Condenan a 19 años de prisión a extranjero por portar arma de dotación policial

En la capital ecuatoriana, un tribunal de justicia impuso una sentencia de 19 años de privación de libertad a un ciudadano extranjero por el delito de tenencia y porte de armas de uso privativo de la Policía Nacional, considerado un ilícito grave bajo el Código Orgánico Integral Penal (COIP).

El procesado, identificado como Jonaike José M. S., de 45 años, fue encontrado en posesión de un revólver con la leyenda “Servir y Proteger”, característico de las armas de dotación oficial, cuyo número de serie había sido alterado con herramientas como una lima para ocultar su procedencia.

Hechos y detención

Los hechos ocurrieron en la madrugada del 27 de febrero de 2025, cuando una alerta del ECU-911 reportó un vehículo aparentemente abandonado en el sector de La Ferroviaria. Al llegar al lugar, los agentes policiales encontraron a un hombre en evidente estado etílico dentro del carro quien, según su versión, había sido víctima de una amenaza con arma de fuego.

Sin embargo, al intentar requisarlo y tras una persecución policial, el sospechoso sacó un arma y la apuntó contra los uniformados, lo cual fue interpretado como un acto de resistencia. La Policía logró neutralizarlo y aprehenderlo, incautando el arma de fuego con características propias de armamento institucional.

Juicio y sentencia

Durante el juicio, la Fiscalía General del Estado presentó testimonios de agentes aprehensores y peritos, además de pruebas técnicas como la experticia de revenido químico que confirmó el arma como de dotación oficial con serie alterada.

El tribunal aplicó el artículo 360.1 del COIP, que establece penas de 19 a 22 años de prisión para quienes porten armas de uso exclusivo de la Policía o Fuerzas Armadas sin autorización, dada la gravedad del hecho y el potencial peligro para la seguridad pública.

Además de la condena privativa de libertad, el sentenciado deberá pagar una reparación económica equivalente a 600 salarios básicos unificados ante la administración de justicia.
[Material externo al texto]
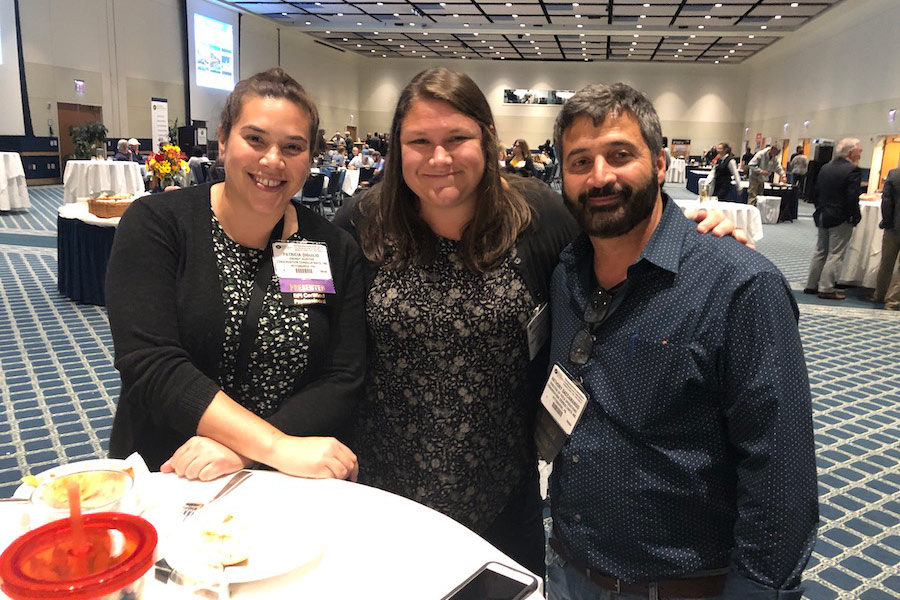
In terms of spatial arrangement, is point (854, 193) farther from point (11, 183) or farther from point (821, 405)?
point (11, 183)

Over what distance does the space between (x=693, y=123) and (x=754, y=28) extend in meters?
8.05

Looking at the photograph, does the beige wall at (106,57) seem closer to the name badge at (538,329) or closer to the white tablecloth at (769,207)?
the white tablecloth at (769,207)

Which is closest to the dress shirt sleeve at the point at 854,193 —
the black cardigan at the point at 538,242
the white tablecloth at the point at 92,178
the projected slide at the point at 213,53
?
the black cardigan at the point at 538,242

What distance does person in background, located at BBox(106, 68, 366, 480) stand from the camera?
4.28ft

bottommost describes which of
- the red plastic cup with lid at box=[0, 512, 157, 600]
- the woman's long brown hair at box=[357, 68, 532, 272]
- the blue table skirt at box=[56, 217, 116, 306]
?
the blue table skirt at box=[56, 217, 116, 306]

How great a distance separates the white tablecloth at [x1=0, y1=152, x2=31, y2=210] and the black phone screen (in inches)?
428

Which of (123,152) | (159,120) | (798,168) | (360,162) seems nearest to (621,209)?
(123,152)

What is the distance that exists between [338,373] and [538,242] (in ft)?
2.01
Una vez cumplida la pena, se ordenó su expulsión definitiva del país, con prohibición expresa de retorno.

Esta decisión judicial subraya el rigor con el que las autoridades ecuatorianas tratan los delitos relacionados con armas de uso institucional, especialmente cuando se detecta alteración de seriales y riesgo directo contra la integridad de agentes del orden y la comunidad.